EXTRACT TO READ
======

In the City of Passaic v. Paterson Bill Posting Co., 62 Atl. 267, 268, the court attributes the adoption of an ordinance to aesthetic considerations rather than to an exclusive regard for the public safety, and in holding it invalid, says: “No case has been cited, nor are we aware of any case which holds that-a man may be deprived of his property because his tastes are not those of his neighbors. Aesthetic considerations are a matter of luxury and indulgence rather than necessity, and it is necessity alone which justifies the exercise of the police power to take private property without compensation. ’ ’

The cut of the dress, the color of the garment worn, the style of the hat, the architecture of the building or its color, may be distasteful to the refined senses of some, yet government can neither control nor regulate in such affairs. The doctrines of the Commune invest such authority in the state, but ours is a constitutional government based upon the individuality and intelligence of the citizen, and does not seek, nor has it the power, to control him, except in those matters where the rights of others are injuriously affected or imperiled. ‘ ‘ The toleration of such power on the part of the government would be conceding to it the right of controlling every man, and directing what road he shall travel in the ‘pursuit of happiness.’ Thus the freedom of the citizen would be lost in the despotic will of the government, and, under the semblance of liberty, we should have the essence of tyranny.”

Bearing in mind these well established principles and directing our attention to the ordinance in *228question, it is clearly evident that it is so unreasonable as to be invalid.

Under its provisions any part or portion of a bill board, or other structure designed to be used for advertising purposes shall not “be within ten feet of any building or structure,” or street or alley line. Wherein is the reasonableness or necessity for such restrictions to protect the public health, the public morals, or the public safety? The restrictions are not limited to structures made of wood or combustible material. Moreover, it will be observed that structures of whatsoever material, strength, height, or length, erected on the street line, do- not come within the prohibition of the ordinance, if they be not designed or used for advertising purposes. The restrictions imposed are not against the material, the height, the length, nor the location of the structure, but solely as means of advertisement. It prohibits such structures without regard to their being safe or sanitary. Though they be perfectly safe, thoroughly sanitary, not made of inflammable material, nor a menace to the public, nor to individuals, they are nevertheless, under this ordinance, prohibited, and for the sole reason that they are structures designed to be used for advertising purposes. In what way can the erection of safe structures, of proper material, within certain limits, for advertising purposes, endanger the public health or safety any more than like structures erected and used for other lawful purposes'? If the owner has the right to erect upon the lot line buildings or other structures of proper material, in a substantial manner, as he undoubtedly has, it- is certainly an unwarranted invasion of his rights to prohibit the erection or use of such structures for proper advertising purposes.

======

MATERIAL PROVIDED

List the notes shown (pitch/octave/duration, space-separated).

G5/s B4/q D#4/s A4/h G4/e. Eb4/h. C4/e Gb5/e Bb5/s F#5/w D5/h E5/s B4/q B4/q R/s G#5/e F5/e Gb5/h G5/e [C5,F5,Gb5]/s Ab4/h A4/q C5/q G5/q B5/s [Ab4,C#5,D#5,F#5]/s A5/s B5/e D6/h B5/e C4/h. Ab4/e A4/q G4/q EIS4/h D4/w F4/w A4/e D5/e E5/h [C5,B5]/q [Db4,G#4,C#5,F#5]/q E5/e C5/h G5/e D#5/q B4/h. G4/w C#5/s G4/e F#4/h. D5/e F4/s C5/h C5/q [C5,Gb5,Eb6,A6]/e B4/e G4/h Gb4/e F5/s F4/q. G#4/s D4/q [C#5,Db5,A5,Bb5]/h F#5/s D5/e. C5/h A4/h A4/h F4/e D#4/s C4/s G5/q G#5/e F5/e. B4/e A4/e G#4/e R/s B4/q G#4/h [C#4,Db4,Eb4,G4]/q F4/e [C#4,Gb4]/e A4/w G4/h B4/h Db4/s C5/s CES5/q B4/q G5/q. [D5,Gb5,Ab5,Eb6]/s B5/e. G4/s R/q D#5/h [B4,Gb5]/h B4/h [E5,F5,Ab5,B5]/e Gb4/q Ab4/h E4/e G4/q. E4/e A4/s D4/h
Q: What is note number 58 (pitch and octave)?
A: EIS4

======

Reproduce the passage of the billboard ordinance opinion starting with "Bearing in mind" and going on through "to be invalid.". The lines after the billboard ordinance opinion are separate material.

RESULT
Bearing in mind these well established principles and directing our attention to the ordinance in *228question, it is clearly evident that it is so unreasonable as to be invalid.